Answer to Question #333961 in Statistics and Probability for asiteru

Question #333961

A course in Physics was taught to 10 students using the traditional method Another group of 11 students went through the same course using another method. At the end of the semester, the same test was administered to each group. The 10 students under method A got an average of 82 with a standard deviation of 5, while the 11 students

under method B got an average of 78 with a standard deviation of 6. Test the null hypothesis of no significant difference in the performance of the two groups of students at 5% level of significance

Expert's answer

Testing for Equality of Variances

A F-test is used to test for the equality of variances. The following F-ratio is obtained:

"F = \\frac{s_1^2}{s_2^2} = \\frac{ 5^2}{ 6^2} = 0.694"

The critical values are "F_L = 0.2523" and "F_U = 3.779," and since "F = 0.694," then the null hypothesis of equal variances is not rejected.

The following null and alternative hypotheses need to be tested:

"H_0:\\mu_1=\\mu_2"

"H_1:\\mu_1\\not=\\mu_2"

This corresponds to a two-tailed test, for which a t-test for two population means, with two independent samples, with unknown population standard deviations will be used.

Based on the information provided, the significance level is "\\alpha = 0.05," and the degrees of freedom are "df_{total} = 10-1+11-1=19."

Hence, it is found that the critical value for this two-tailed test is "t_c =2.093024," for "\\alpha = 0.05" and "df = 19."

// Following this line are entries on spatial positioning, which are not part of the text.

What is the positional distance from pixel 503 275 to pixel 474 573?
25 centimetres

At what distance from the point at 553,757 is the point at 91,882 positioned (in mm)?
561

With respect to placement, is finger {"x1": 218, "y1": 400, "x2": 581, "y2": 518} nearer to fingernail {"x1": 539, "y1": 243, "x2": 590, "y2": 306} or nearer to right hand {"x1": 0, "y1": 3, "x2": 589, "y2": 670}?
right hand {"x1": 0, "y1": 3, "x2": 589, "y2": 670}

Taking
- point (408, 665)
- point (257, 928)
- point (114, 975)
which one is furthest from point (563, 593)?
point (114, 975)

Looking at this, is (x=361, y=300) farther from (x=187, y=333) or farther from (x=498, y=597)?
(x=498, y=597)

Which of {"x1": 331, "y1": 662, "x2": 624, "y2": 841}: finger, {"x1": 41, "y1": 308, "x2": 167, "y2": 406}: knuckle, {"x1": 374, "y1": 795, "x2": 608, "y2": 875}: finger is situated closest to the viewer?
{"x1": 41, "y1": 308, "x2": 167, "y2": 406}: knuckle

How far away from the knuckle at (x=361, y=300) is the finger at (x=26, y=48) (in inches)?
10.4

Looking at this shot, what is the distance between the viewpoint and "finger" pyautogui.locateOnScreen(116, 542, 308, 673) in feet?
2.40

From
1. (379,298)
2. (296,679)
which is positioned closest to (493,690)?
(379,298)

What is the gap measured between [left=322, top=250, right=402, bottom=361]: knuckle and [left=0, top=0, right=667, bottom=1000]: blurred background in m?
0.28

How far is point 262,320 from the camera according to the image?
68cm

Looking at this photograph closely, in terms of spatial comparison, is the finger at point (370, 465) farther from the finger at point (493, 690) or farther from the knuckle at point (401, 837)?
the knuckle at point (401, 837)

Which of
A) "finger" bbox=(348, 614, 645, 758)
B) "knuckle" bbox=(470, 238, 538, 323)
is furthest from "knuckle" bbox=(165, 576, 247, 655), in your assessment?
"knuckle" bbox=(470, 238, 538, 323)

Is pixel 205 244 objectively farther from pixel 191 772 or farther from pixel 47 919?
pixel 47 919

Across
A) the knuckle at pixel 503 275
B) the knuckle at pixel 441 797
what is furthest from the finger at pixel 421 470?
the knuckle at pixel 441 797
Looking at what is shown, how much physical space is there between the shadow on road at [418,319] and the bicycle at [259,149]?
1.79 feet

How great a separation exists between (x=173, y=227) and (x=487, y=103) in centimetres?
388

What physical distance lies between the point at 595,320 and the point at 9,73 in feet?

The rejection region for this two-tailed test is "R = \\{t: |t| > 2.093024\\}."

Since it is assumed that the population variances are equal, the t-statistic is computed as follows:

"t=\\dfrac{\\bar{X}_1-\\bar{X}_2}{\\sqrt{\\dfrac{(n_1-1)s_1^2+(n_2-1)s_2^2}{n_1+n_2-2}(\\dfrac{1}{n_1}+\\dfrac{1}{n_2})}}"

"=\\dfrac{82-78}{\\sqrt{\\dfrac{(10-1)5^2+(11-1)6^2}{10+11-2}(\\dfrac{1}{10}+\\dfrac{1}{11})}}"

"\\approx1.649854"

Since it is observed that "|t| = 1.649854 \\le 2.093024=t_c," it is then concluded that the null hypothesis is not rejected.

Using the P-value approach:

The p-value for two-tailed, "df=19" degrees of freedom, "t=1.649854" is "p = 0.115407," and since "p = 0.115407\\ge 0.05=\\alpha," it is concluded that the null hypothes is not rejected.

Therefore, there is not enough evidence to claim that the population mean "\\mu_1"

is different than "\\mu_2," at the "\\alpha = 0.05" significance level.